UK rival to ERC would be poor substitute, says Oxford v-c

Ministers considering report outlining possibility of setting up domestic alternative post-Brexit

September 12, 2019
Louise Richardson

The vice-chancellor of the University of Oxford has warned that a UK domestic rival to the European Research Council, which could be set up after Brexit, would be a poor substitute.

Writing in Times Higher Education, Louise Richardson says that “no national replacement scheme could ever have the status” of the European Union’s research framework programmes.

The UK is unlikely to be able to access the EU’s funding schemes, including the highly prestigious ERC, if it leaves the bloc without a deal. Even if it does strike an agreement, lengthy negotiations on UK association to the next programme, Horizon Europe, could leave the country on the outside when it launches in January 2021.

The Westminster government had tasked Sir Adrian Smith, the former vice-chancellor of the University of London, with investigating whether the UK could establish a domestic alternative to the ERC, open to British-based and international researchers.

THE understands that Sir Adrian’s report was submitted to ministers in July and was due to be published this month, although the political crisis in Westminster might delay this.

In her THE article, Professor Richardson says that the UK “must ensure that we can continue to participate in European research post-Brexit”.

EU research funding is worth £1 billion annually to UK universities, while ERC grant holders are among the world’s best scientists.
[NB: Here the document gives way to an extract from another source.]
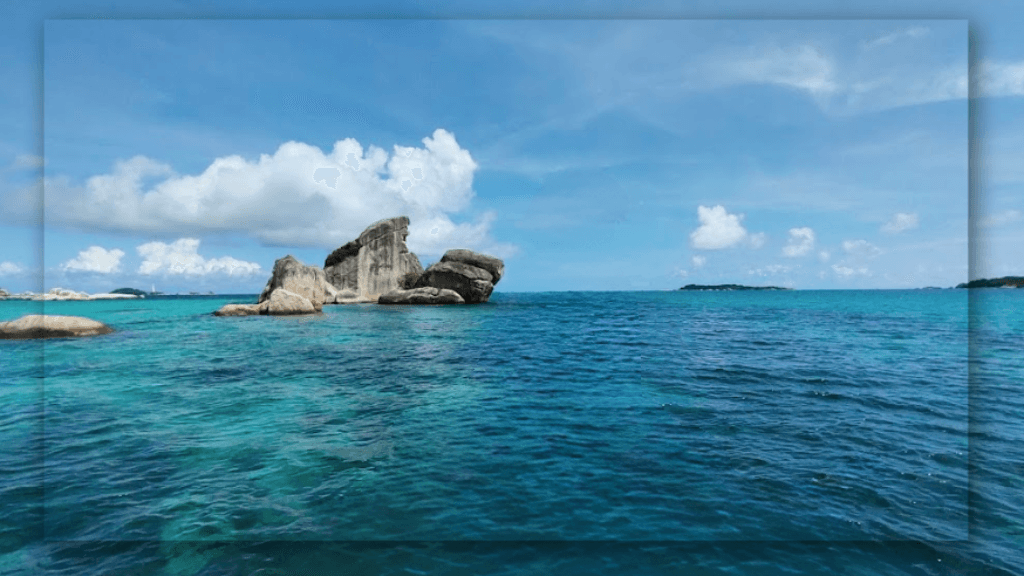 Pulau-Pulau Kecil di Sekitar Pantai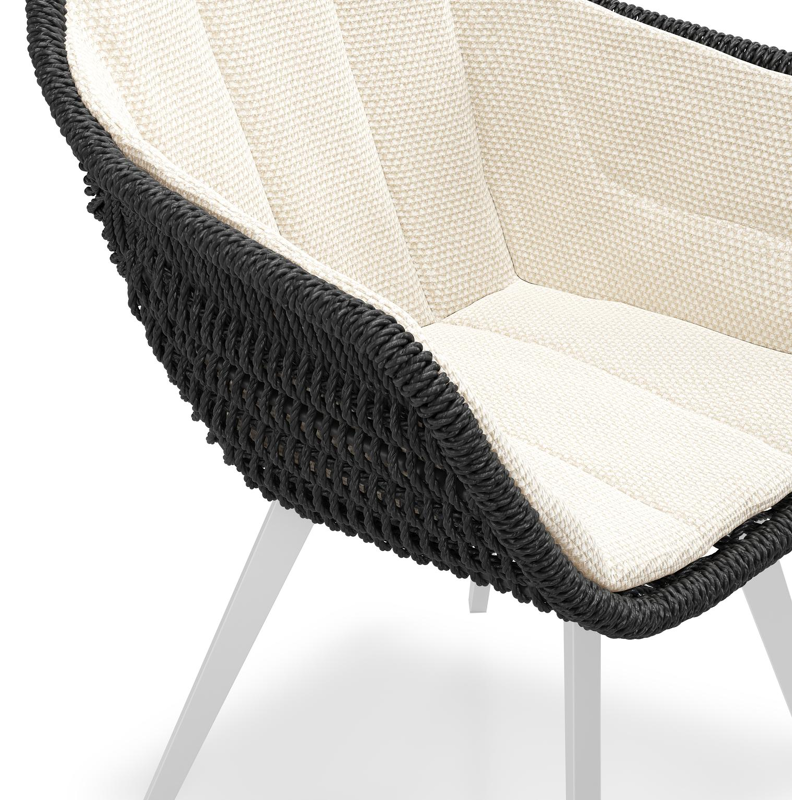 Pagino tuinstoel in wit aluminium en zwart ronde wicker met zitkussen in All Weather Cosytica Althea Off White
The UK is the most successful country in securing competitive European funding, winning 21 per cent of all ERC grants.

“European research funding has been central to the success of UK universities,” Professor Richardson writes. “If access to the ERC were lost, no national replacement scheme could ever have the status, the breadth of vision or the lengthy time horizons of the multilateral system carefully developed over decades by the EU.”

Some politicians have presented Brexit as an opportunity for UK universities to build stronger links with institutions outside the bloc, but Professor Richardson says that these “can only supplement, and never supplant, the dense network of research partnerships Oxford has across the EU”.

Professor Richardson also criticises Labour’s plans to abolish tuition fees in England “without a hint of where the £12.2 billion cost of maintaining the current unit of resource would come from”.

“We face ever-escalating costs of pensions, salaries and responding to regulatory requirements,” Professor Richardson writes. “We simply cannot sustain our position if our funding declines as our costs increase.”